It is set in a fictitious village near Canterbury during WW2 and the plot - if you can believe it - centres around a shadowy figure who prowls the streets at night, looking for young women so that he can throw pots of glue into their hair (Sticky Stuff). It's a lot more innocent than it sounds, I promise you, but from this brief synopsis of the plot, you will understand that it has to be one of the most surreal films to have come out of a British studio. The culprit is sought by a group of young conscripted servicemen (and woman), one of whom is a genuine American G.I. who was roped into playing himself whilst stationed in war-time Britain, and a gloriously bad job he makes of it too. I would not have had it any other way.
The photography is stunning (Powell's usual cameraman was Jack Cardiff, who sadly died a few months ago), and the sets were made by the legendary Alfred Junge - he who made the absolutely miraculous, glass and paint backdrops of the Himalayas for one of Powell's other films, 'Black Narcissus'. When you remember that the 'Himalayas' were recreated in an Elstree parking lot, using nothing more substantial than a 5 foot high, pile of salt, then you realise what a feat this was.
If you have not seen 'A Canturybury Tale', then you must - at some point - have seen 'The Red Shoes', another wonderful 'Archers' production from P & P. Other Archers productions include, 'The Life and Times of Colonel Blimp', 'A Matter of Life and Death', 'I know Where I'm Going' and 'The Edge of the World', but 'A Canterbury Tale' has to be my personal favourite, with 'I know Where I'm Going' a close second.

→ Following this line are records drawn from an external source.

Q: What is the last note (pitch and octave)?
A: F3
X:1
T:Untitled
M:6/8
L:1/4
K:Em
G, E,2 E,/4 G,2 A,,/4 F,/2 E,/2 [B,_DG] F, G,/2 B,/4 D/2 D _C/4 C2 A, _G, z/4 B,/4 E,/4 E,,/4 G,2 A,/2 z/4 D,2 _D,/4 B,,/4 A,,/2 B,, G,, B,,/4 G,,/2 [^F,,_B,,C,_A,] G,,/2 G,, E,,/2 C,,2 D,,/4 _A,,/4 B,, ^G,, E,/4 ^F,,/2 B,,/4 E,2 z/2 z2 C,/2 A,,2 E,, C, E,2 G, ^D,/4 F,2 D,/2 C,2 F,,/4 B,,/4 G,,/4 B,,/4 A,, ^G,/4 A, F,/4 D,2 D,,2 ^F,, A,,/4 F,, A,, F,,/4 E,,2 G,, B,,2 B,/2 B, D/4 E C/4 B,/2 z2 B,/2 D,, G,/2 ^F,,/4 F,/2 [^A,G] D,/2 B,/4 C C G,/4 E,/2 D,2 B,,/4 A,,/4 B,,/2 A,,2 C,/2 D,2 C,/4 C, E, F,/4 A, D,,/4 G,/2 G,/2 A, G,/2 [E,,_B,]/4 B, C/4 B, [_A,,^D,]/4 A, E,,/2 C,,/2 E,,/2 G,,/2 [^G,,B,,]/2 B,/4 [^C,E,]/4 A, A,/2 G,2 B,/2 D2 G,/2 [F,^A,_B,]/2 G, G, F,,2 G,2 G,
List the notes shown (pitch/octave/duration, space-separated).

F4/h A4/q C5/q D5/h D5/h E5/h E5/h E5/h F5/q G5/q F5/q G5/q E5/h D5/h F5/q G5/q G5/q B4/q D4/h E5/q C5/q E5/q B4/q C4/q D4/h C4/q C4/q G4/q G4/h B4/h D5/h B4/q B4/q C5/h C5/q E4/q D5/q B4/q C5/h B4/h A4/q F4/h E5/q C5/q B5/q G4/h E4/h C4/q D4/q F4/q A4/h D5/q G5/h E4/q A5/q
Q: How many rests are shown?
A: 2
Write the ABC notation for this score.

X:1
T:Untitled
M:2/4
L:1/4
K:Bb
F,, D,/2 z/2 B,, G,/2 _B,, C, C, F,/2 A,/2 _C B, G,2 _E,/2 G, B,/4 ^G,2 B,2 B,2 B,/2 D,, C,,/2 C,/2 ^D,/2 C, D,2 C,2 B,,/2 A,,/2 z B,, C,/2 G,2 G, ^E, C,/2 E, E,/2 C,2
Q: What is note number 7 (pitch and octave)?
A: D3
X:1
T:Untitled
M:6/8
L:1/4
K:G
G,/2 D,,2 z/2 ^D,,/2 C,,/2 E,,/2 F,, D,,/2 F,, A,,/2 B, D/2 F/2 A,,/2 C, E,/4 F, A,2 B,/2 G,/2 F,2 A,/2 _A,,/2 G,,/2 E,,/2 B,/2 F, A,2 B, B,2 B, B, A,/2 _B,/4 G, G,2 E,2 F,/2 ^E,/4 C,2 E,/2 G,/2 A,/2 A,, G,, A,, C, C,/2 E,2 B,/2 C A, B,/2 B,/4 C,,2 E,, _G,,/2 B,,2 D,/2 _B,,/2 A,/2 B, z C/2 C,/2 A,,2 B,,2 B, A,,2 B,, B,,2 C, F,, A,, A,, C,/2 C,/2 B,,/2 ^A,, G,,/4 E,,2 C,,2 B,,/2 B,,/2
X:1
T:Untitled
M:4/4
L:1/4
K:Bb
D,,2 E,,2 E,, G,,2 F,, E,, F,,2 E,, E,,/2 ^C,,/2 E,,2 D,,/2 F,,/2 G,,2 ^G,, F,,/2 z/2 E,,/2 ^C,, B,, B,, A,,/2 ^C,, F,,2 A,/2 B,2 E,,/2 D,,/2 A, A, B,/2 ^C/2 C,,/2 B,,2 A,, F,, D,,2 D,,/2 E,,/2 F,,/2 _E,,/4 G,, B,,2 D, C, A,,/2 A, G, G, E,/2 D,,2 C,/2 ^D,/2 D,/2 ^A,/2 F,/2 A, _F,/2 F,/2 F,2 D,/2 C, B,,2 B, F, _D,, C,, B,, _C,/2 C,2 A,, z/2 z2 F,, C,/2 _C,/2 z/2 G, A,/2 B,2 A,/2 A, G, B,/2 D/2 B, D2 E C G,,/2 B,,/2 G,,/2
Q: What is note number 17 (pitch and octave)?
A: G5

I discovered recently that it is also Martin Scorsese's favourite film, and this astounded me, considering the sort of films that Scorcese is famous for. Evidently, he helped Powell through his old age, after he had lost all his money and fallen into obscurity, and I love Scorcese for that.
It is a dangerous thing to do - recommending films or books to other people, but if you see a copy of any one of these Powell films on DVD, I think you will not regret watching them, if you have not already seen them. They are pure magic, to use another old cliché.